### EXCERPT
Given a Linked List of integers, write a function to modify the linked list such that all even numbers appear before all the odd numbers in the modified linked list. Also, keep the order of even and odd numbers same.
Examples: 

Input: 17->15->8->12->10->5->4->1->7->6->NULL
Output: 8->12->10->4->6->17->15->5->1->7->NULL

Input: 8->12->10->5->4->1->6->NULL
Output: 8->12->10->4->6->5->1->NULL

// If all numbers are even then do not change the list
Input: 8->12->10->NULL
Output: 8->12->10->NULL

// If all numbers are odd then do not change the list
Input: 1->3->5->7->NULL
Output: 1->3->5->7->NULL

Method: 
The idea is to get pointer to the last node of list. And then traverse the list starting from the head node and move the odd valued nodes from their current position to end of the list.
Thanks to blunderboy for suggesting this method.
Algorithm: 

  1. Get pointer to the last node.
  2. Move all the odd nodes to the end.
    • Consider all odd nodes before the first even node and move them to end.
    • Change the head pointer to point to the first even node.
    • Consider all odd nodes after the first even node and move them to the end. 

C




// C program to segregate even and 
// odd nodes in a Linked List
#include <stdio.h>
#include <stdlib.h>
  
// A node of the singly linked list 
struct Node
{
    int data;
    struct Node *next;
};
  
void segregateEvenOdd(struct Node **head_ref)
{
    struct Node *end = *head_ref;
    struct Node *prev = NULL;
    struct Node *curr = *head_ref;
  
    // Get pointer to the last node 
    while (end->next != NULL)
        end = end->next;
  
    struct Node *new_end = end;
  
    /* Consider all odd nodes before the 
       first even node and move then after 
       end */
    while (curr->data % 2 != 0 && 
           curr != end)
    {
        new_end->next = curr;
        curr = curr->next;
        new_end->next->next = NULL;
        new_end = new_end->next;
    }
  
    // 10->8->17->17->15
    /* Do following steps only if there 
       is any even node */
    if (curr->data % 2 == 0)

### DATA PROVIDED

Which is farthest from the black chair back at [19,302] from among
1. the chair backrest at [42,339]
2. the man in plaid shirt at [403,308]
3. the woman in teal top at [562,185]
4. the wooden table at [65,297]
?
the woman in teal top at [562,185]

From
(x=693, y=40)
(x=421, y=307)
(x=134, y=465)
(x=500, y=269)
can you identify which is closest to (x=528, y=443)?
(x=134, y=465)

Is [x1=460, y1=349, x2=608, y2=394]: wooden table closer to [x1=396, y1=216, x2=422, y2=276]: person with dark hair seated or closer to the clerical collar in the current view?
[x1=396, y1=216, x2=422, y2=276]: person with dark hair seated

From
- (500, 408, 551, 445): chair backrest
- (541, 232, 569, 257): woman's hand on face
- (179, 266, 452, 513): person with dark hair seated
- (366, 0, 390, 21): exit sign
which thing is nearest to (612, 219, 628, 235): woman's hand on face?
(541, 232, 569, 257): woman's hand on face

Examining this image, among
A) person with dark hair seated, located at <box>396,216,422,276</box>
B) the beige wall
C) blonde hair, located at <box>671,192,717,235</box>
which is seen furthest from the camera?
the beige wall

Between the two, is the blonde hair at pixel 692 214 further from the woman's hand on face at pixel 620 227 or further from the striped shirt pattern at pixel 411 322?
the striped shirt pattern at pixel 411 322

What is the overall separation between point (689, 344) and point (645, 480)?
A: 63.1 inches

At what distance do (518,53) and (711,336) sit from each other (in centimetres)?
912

### TASKS TO COMPLETE
1. Shift every distance in the answers up by 72, then write out the records from the line containing "What is the" through the end of the records again, requests included.
2. Pick up the even-and-odd linked list text after its last line and write what comes next.
The text and the records are unrelated material.

### ANSWERS TO THE EXERCISE
1.
What is the overall separation between point (689, 344) and point (645, 480)?
A: 135.1 inches

At what distance do (518,53) and (711,336) sit from each other (in centimetres)?
984

2.
    {
        /* Change the head pointer to point 
           to first even node */
        *head_ref = curr;
  
        /* Now current points to the first 
           even node */
        while (curr != end)
        {
            if ( (curr->data) % 2 == 0 )
            {
                prev = curr;
                curr = curr->next;
            }
            else
            {
                /* Break the link between prev 
                   and current */
                prev->next = curr->next;
  
                // Make next of curr as NULL  
                curr->next = NULL;
  
                // Move curr to end 
                new_end->next = curr;
  
                // Make curr as new end of list 
                new_end = curr;
  
                /* Update current pointer to next 
                   of the moved node */
                curr = prev->next;
            }
        }
    }
  
    /* We must have prev set before executing 
       lines following this statement */
    else prev = curr;
  
    /* If there are more than 1 odd nodes and 
       end of original list is odd then move 
       this node to end to maintain same order 
       of odd numbers in modified list */
    if (new_end != end && 
       (end->data) % 2 != 0)
    {
        prev->next = end->next;
        end->next = NULL;
        new_end->next = end;
    }
    return;
}
  
// UTILITY FUNCTIONS 
/* Function to insert a node at 
   the beginning  */
void push(struct Node** head_ref, 
          int new_data)
{
    // Allocate node 
    struct Node* new_node =
           (struct Node*) malloc(sizeof(struct Node));
  
    // Put in the data  
    new_node->data = new_data;
  
    // Link the old list off the new node 
    new_node->next = (*head_ref);
  
    // Move the head to point to the new node 
    (*head_ref) = new_node;
}
  
// Function to print nodes in 
// a given linked list 
void printList(struct Node *node)
{
    while (node!=NULL)
    {
        printf("%d ", node->data);
        node = node->next;
    }
}
  
// Driver code
int main()
{
    // Start with the empty list 
    struct Node* head = NULL;
  
    /* Let us create a sample linked list 
       as following 0->2->4->6->8->10->11 */
    push(&head, 11);
    push(&head, 10);
    push(&head, 8);
    push(&head, 6);
    push(&head, 4);
    push(&head, 2);
    push(&head, 0);
  
    printf("Original Linked list ");
    printList(head);
  
    segregateEvenOdd(&head);
  
    printf("Modified Linked list ");
    printList(head);
  
    return 0;
}

Output:

Original Linked list 0 2 4 6 8 10 11
Modified Linked list 0 2 4 6 8 10 11

Time complexity: O(n)
Please refer complete article on Segregate even and odd nodes in a Linked List for more details!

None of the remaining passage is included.